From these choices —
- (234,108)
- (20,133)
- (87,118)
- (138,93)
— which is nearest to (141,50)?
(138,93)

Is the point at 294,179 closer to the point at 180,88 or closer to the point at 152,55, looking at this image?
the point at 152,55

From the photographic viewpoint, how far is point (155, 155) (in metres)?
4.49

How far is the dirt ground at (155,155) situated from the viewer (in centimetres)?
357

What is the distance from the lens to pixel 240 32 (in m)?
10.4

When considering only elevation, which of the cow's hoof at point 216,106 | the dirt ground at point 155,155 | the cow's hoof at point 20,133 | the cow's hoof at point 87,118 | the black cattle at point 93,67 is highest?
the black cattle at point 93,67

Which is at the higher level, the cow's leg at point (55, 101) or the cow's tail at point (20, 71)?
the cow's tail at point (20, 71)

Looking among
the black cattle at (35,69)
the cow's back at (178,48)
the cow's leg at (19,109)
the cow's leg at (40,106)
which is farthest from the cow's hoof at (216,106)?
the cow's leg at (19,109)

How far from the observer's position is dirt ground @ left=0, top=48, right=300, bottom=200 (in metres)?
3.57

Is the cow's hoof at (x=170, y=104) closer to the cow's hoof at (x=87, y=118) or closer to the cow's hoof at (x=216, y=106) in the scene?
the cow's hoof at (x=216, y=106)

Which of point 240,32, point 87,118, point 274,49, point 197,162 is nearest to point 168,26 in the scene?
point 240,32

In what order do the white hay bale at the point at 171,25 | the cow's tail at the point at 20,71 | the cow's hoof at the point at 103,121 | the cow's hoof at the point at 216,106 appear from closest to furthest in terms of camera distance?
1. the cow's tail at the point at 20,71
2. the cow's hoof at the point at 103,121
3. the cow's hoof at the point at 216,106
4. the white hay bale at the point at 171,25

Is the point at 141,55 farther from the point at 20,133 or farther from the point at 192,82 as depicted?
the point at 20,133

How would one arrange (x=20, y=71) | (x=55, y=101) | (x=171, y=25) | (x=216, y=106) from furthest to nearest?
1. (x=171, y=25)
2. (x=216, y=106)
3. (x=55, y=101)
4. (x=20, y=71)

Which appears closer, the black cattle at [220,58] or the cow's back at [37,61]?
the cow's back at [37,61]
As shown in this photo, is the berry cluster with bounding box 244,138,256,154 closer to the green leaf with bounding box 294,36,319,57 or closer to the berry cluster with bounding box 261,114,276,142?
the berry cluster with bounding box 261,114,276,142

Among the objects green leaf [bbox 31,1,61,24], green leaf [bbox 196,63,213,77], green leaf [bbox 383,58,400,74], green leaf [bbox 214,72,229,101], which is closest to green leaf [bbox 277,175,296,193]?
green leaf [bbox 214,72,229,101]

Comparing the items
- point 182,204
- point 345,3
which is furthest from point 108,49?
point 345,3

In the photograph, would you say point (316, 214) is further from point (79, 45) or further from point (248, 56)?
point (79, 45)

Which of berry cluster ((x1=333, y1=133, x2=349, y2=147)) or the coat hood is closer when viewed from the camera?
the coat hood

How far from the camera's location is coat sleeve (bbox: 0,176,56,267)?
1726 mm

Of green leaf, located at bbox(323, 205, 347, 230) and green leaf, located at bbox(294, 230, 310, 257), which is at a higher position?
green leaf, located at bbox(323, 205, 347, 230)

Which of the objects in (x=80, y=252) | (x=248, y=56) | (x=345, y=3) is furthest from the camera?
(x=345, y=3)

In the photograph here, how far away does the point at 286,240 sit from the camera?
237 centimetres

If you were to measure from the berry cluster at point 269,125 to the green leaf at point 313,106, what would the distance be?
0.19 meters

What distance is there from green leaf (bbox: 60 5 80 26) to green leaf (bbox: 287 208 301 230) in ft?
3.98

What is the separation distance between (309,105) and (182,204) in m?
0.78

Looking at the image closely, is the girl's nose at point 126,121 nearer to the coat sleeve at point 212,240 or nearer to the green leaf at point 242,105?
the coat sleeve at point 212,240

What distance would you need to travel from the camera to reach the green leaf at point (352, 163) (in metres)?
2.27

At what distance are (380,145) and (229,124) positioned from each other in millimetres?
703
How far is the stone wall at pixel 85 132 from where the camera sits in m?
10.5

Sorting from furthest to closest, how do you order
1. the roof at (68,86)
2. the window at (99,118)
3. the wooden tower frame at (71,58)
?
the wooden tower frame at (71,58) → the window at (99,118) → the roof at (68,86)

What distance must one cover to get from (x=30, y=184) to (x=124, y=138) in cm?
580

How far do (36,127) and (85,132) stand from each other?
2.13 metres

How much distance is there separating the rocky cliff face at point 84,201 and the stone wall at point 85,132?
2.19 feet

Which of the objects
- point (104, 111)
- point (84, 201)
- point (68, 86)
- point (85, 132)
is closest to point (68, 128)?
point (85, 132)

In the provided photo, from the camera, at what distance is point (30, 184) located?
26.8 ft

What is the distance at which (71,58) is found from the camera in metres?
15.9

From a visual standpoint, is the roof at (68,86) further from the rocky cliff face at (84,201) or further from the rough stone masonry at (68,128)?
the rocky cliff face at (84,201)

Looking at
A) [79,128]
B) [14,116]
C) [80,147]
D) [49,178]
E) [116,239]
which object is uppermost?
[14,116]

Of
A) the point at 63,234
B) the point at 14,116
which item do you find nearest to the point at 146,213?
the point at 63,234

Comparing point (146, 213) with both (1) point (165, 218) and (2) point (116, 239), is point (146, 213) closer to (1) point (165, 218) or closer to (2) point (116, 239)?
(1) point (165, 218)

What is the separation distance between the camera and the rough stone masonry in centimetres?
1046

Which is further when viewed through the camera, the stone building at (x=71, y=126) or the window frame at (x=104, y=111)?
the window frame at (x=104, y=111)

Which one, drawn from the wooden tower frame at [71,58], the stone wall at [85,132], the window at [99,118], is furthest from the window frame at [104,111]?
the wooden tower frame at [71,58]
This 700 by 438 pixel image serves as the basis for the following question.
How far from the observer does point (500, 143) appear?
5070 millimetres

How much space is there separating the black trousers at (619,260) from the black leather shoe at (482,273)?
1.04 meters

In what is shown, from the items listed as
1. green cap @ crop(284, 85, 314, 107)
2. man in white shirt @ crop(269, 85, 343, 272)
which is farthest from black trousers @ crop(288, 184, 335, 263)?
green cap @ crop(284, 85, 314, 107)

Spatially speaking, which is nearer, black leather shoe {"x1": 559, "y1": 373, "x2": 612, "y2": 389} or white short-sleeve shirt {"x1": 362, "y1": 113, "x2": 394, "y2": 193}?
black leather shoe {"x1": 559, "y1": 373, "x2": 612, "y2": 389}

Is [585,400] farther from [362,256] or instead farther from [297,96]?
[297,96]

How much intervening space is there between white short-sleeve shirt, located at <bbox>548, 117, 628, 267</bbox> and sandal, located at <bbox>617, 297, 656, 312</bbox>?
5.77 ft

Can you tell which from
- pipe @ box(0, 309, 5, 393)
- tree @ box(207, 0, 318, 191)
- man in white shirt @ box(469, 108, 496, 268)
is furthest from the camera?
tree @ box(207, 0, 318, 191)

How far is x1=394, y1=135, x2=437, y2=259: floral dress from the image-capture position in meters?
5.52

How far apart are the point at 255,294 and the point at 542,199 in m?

· · · · ·

REQUIREMENT:
Convert these lines into a JSON list of strings, one string per line, leaving out the blank lines.

ANSWER TO THIS EXERCISE:
[
  "From these choices —",
  "- (234,108)",
  "- (20,133)",
  "- (87,118)",
  "- (138,93)",
  "— which is nearest to (141,50)?",
  "(138,93)",
  "Is the point at 294,179 closer to the point at 180,88 or closer to the point at 152,55, looking at this image?",
  "the point at 152,55",
  "From the photographic viewpoint, how far is point (155, 155) (in metres)?",
  "4.49",
  "How far is the dirt ground at (155,155) situated from the viewer (in centimetres)?",
  "357",
  "What is the distance from the lens to pixel 240 32 (in m)?",
  "10.4",
  "When considering only elevation, which of the cow's hoof at point 216,106 | the dirt ground at point 155,155 | the cow's hoof at point 20,133 | the cow's hoof at point 87,118 | the black cattle at point 93,67 is highest?",
  "the black cattle at point 93,67",
  "Which is at the higher level, the cow's leg at point (55, 101) or the cow's tail at point (20, 71)?",
  "the cow's tail at point (20, 71)",
  "Looking among",
  "the black cattle at (35,69)",
  "the cow's back at (178,48)",
  "the cow's leg at (19,109)",
  "the cow's leg at (40,106)",
  "which is farthest from the cow's hoof at (216,106)?",
  "the cow's leg at (19,109)",
  "How far from the observer's position is dirt ground @ left=0, top=48, right=300, bottom=200 (in metres)?",
  "3.57",
  "Is the cow's hoof at (x=170, y=104) closer to the cow's hoof at (x=87, y=118) or closer to the cow's hoof at (x=216, y=106) in the scene?",
  "the cow's hoof at (x=216, y=106)",
  "Which of point 240,32, point 87,118, point 274,49, point 197,162 is nearest to point 168,26 in the scene?",
  "point 240,32",
  "In what order do the white hay bale at the point at 171,25 | the cow's tail at the point at 20,71 | the cow's hoof at the point at 103,121 | the cow's hoof at the point at 216,106 appear from closest to furthest in terms of camera distance?",
  "1. the cow's tail at the point at 20,71",
  "2. the cow's hoof at the point at 103,121",
  "3. the cow's hoof at the point at 216,106",
  "4. the white hay bale at the point at 171,25",
  "Is the point at 141,55 farther from the point at 20,133 or farther from the point at 192,82 as depicted?",
  "the point at 20,133",
  "How would one arrange (x=20, y=71) | (x=55, y=101) | (x=171, y=25) | (x=216, y=106) from furthest to nearest?",
  "1. (x=171, y=25)",
  "2. (x=216, y=106)",
  "3. (x=55, y=101)",
  "4. (x=20, y=71)",
  "Which appears closer, the black cattle at [220,58] or the cow's back at [37,61]?",
  "the cow's back at [37,61]",
  "As shown in this photo, is the berry cluster with bounding box 244,138,256,154 closer to the green leaf with bounding box 294,36,319,57 or closer to the berry cluster with bounding box 261,114,276,142?",
  "the berry cluster with bounding box 261,114,276,142",
  "Among the objects green leaf [bbox 31,1,61,24], green leaf [bbox 196,63,213,77], green leaf [bbox 383,58,400,74], green leaf [bbox 214,72,229,101], which is closest to green leaf [bbox 277,175,296,193]?",
  "green leaf [bbox 214,72,229,101]",
  "Comparing the items",
  "- point 182,204",
  "- point 345,3",
  "which is furthest from point 108,49?",
  "point 345,3",
  "In the photograph, would you say point (316, 214) is further from point (79, 45) or further from point (248, 56)?",
  "point (79, 45)",
  "Which of berry cluster ((x1=333, y1=133, x2=349, y2=147)) or the coat hood is closer when viewed from the camera?",
  "the coat hood",
  "How far from the camera's location is coat sleeve (bbox: 0,176,56,267)?",
  "1726 mm",
  "Of green leaf, located at bbox(323, 205, 347, 230) and green leaf, located at bbox(294, 230, 310, 257), which is at a higher position?",
  "green leaf, located at bbox(323, 205, 347, 230)",
  "Which of the objects in (x=80, y=252) | (x=248, y=56) | (x=345, y=3) is furthest from the camera?",
  "(x=345, y=3)",
  "In the photograph here, how far away does the point at 286,240 sit from the camera?",
  "237 centimetres",
  "If you were to measure from the berry cluster at point 269,125 to the green leaf at point 313,106, what would the distance be?",
  "0.19 meters",
  "What distance is there from green leaf (bbox: 60 5 80 26) to green leaf (bbox: 287 208 301 230) in ft?",
  "3.98",
  "What is the separation distance between (309,105) and (182,204) in m?",
  "0.78",
  "Looking at the image closely, is the girl's nose at point 126,121 nearer to the coat sleeve at point 212,240 or nearer to the green leaf at point 242,105?",
  "the coat sleeve at point 212,240",
  "What distance would you need to travel from the camera to reach the green leaf at point (352, 163) (in metres)?",
  "2.27",
  "At what distance are (380,145) and (229,124) positioned from each other in millimetres?",
  "703",
  "How far is the stone wall at pixel 85 132 from where the camera sits in m?",
  "10.5",
  "Sorting from furthest to closest, how do you order",
  "1. the roof at (68,86)",
  "2. the window at (99,118)",
  "3. the wooden tower frame at (71,58)",
  "?",
  "the wooden tower frame at (71,58) → the window at (99,118) → the roof at (68,86)",
  "What distance must one cover to get from (x=30, y=184) to (x=124, y=138) in cm?",
  "580",
  "How far do (36,127) and (85,132) stand from each other?",
  "2.13 metres",
  "How much distance is there separating the rocky cliff face at point 84,201 and the stone wall at point 85,132?",
  "2.19 feet",
  "Which of the objects",
  "- point (104, 111)",
  "- point (84, 201)",
  "- point (68, 86)",
  "- point (85, 132)",
  "is closest to point (68, 128)?",
  "point (85, 132)",
  "In the provided photo, from the camera, at what distance is point (30, 184) located?",
  "26.8 ft",
  "What is the distance at which (71,58) is found from the camera in metres?",
  "15.9",
  "From a visual standpoint, is the roof at (68,86) further from the rocky cliff face at (84,201) or further from the rough stone masonry at (68,128)?",
  "the rocky cliff face at (84,201)",
  "Looking at",
  "A) [79,128]",
  "B) [14,116]",
  "C) [80,147]",
  "D) [49,178]",
  "E) [116,239]",
  "which object is uppermost?",
  "[14,116]",
  "Of",
  "A) the point at 63,234",
  "B) the point at 14,116",
  "which item do you find nearest to the point at 146,213?",
  "the point at 63,234",
  "Comparing point (146, 213) with both (1) point (165, 218) and (2) point (116, 239), is point (146, 213) closer to (1) point (165, 218) or closer to (2) point (116, 239)?",
  "(1) point (165, 218)",
  "What is the separation distance between the camera and the rough stone masonry in centimetres?",
  "1046",
  "Which is further when viewed through the camera, the stone building at (x=71, y=126) or the window frame at (x=104, y=111)?",
  "the window frame at (x=104, y=111)",
  "Which one, drawn from the wooden tower frame at [71,58], the stone wall at [85,132], the window at [99,118], is furthest from the window frame at [104,111]?",
  "the wooden tower frame at [71,58]",
  "This 700 by 438 pixel image serves as the basis for the following question.",
  "How far from the observer does point (500, 143) appear?",
  "5070 millimetres",
  "How much space is there separating the black trousers at (619,260) from the black leather shoe at (482,273)?",
  "1.04 meters",
  "In what is shown, from the items listed as",
  "1. green cap @ crop(284, 85, 314, 107)",
  "2. man in white shirt @ crop(269, 85, 343, 272)",
  "which is farthest from black trousers @ crop(288, 184, 335, 263)?",
  "green cap @ crop(284, 85, 314, 107)",
  "Spatially speaking, which is nearer, black leather shoe {\"x1\": 559, \"y1\": 373, \"x2\": 612, \"y2\": 389} or white short-sleeve shirt {\"x1\": 362, \"y1\": 113, \"x2\": 394, \"y2\": 193}?",
  "black leather shoe {\"x1\": 559, \"y1\": 373, \"x2\": 612, \"y2\": 389}",
  "Is [585,400] farther from [362,256] or instead farther from [297,96]?",
  "[297,96]",
  "How much intervening space is there between white short-sleeve shirt, located at <bbox>548, 117, 628, 267</bbox> and sandal, located at <bbox>617, 297, 656, 312</bbox>?",
  "5.77 ft",
  "Can you tell which from",
  "- pipe @ box(0, 309, 5, 393)",
  "- tree @ box(207, 0, 318, 191)",
  "- man in white shirt @ box(469, 108, 496, 268)",
  "is furthest from the camera?",
  "tree @ box(207, 0, 318, 191)",
  "How far is x1=394, y1=135, x2=437, y2=259: floral dress from the image-capture position in meters?",
  "5.52",
  "How far apart are the point at 255,294 and the point at 542,199 in m?"
]